`cost-guard`

Category: safety · Cloud + Local · Status: v1 — production

Estimates request cost from input tokens × pricing. If any limit would be breached, returns a 429-shaped error response without calling the provider. Tracks actual spend after each call.

What it does

You wake up to find a runaway script burned $5,000 over the weekend. cost-guard is the module that prevents that.

When to use it

✅ Production apps where you can’t ride blind on the provider’s rate limits ✅ Multi-tenant apps where each user has a daily budget ✅ Free tiers (cap users at $0.50/day so abusers can’t drain you) ✅ During chaotic dev sprints (one bad loop, no $500 surprise)

❌ Apps where users bring their own provider key (cost-guard caps by your tracking, not their bill)

Configuration


cost-guard:
  perRequest: 0.10          # USD; reject single requests above this
  perDay: 5.00              # USD; per-user daily cap
  perMonth: 100.00          # USD; per-user monthly cap
  keyPrefix: 'cost'         # storage key namespace (rarely change)

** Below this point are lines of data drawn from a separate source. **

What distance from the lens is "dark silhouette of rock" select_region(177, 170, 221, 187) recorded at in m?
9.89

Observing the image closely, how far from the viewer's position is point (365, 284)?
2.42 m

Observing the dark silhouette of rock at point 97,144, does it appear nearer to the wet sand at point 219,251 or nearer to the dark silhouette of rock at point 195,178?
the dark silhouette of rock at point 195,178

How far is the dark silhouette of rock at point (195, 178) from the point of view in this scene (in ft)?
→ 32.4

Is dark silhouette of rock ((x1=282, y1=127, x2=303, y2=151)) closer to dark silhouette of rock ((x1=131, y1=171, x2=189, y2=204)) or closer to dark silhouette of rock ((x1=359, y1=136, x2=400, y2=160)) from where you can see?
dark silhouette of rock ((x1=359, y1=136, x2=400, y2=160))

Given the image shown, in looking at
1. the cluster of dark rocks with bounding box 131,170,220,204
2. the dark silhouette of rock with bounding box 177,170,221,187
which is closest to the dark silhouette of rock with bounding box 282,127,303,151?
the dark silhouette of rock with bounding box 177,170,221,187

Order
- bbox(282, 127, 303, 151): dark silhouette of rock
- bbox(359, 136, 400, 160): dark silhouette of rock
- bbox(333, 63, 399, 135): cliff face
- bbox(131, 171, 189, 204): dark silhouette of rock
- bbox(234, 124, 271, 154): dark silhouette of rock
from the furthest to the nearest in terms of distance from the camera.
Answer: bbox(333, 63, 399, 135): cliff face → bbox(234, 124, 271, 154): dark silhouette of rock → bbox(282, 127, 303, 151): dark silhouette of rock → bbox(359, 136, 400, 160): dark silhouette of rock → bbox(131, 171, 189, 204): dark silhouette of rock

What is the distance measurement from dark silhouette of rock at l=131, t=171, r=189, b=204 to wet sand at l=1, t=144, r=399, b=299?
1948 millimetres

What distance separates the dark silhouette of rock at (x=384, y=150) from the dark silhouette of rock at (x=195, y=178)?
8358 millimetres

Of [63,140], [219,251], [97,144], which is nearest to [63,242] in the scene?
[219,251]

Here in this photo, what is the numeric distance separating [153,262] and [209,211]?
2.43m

All three limits are optional. Set only what you need. Setting none makes the module a no-op.

Metrics emitted

cost.estimated (USD; pre-hook)
cost.actual (USD; post-hook)
cost.day_spent (USD; running total)
cost.month_spent (USD; running total)

Examples

Tight per-request cap — block expensive prompts:


cost-guard:
  perRequest: 0.05

Free tier — give users $0.50/day to play with:


cost-guard:
  perDay: 0.50

Production app — multiple guards in concert:


cost-guard:
  perRequest: 0.50          # nothing absurd
  perDay: 25.00             # daily user budget
  perMonth: 500.00          # monthly user budget

What “exceeded” looks like

When a limit is breached, the client receives a 429 response with this shape:


{
  "type": "error",
  "error": {
    "type": "cost_limit_per_day",
    "message": "Daily cost cap exceeded",
    "limit": 5.00,
    "spent": 4.87,
    "estimated": 0.21,
    "resets_at": "2026-04-28T00:00:00.000Z"
  }
}

The resets_at field tells your client when to retry without burning a request.

How it works

Pre hook

Estimate request cost: inputTokens × pricing[model].
Attach metadata['cost.estimated'].
If perRequest set and estimate > limit → short-circuit with 429.
If perDay set: read today’s spend from KV, check today + estimated > limit → short-circuit if exceeded.
If perMonth set: same with the month bucket.
Otherwise continue.

Post hook

Skip on error responses.
Calculate actual cost from response usage (input_tokens + cached_input_tokens × cache_rate + output_tokens).
Increment the day + month buckets in KV.
Day buckets TTL after 48h. Month buckets TTL after 35 days.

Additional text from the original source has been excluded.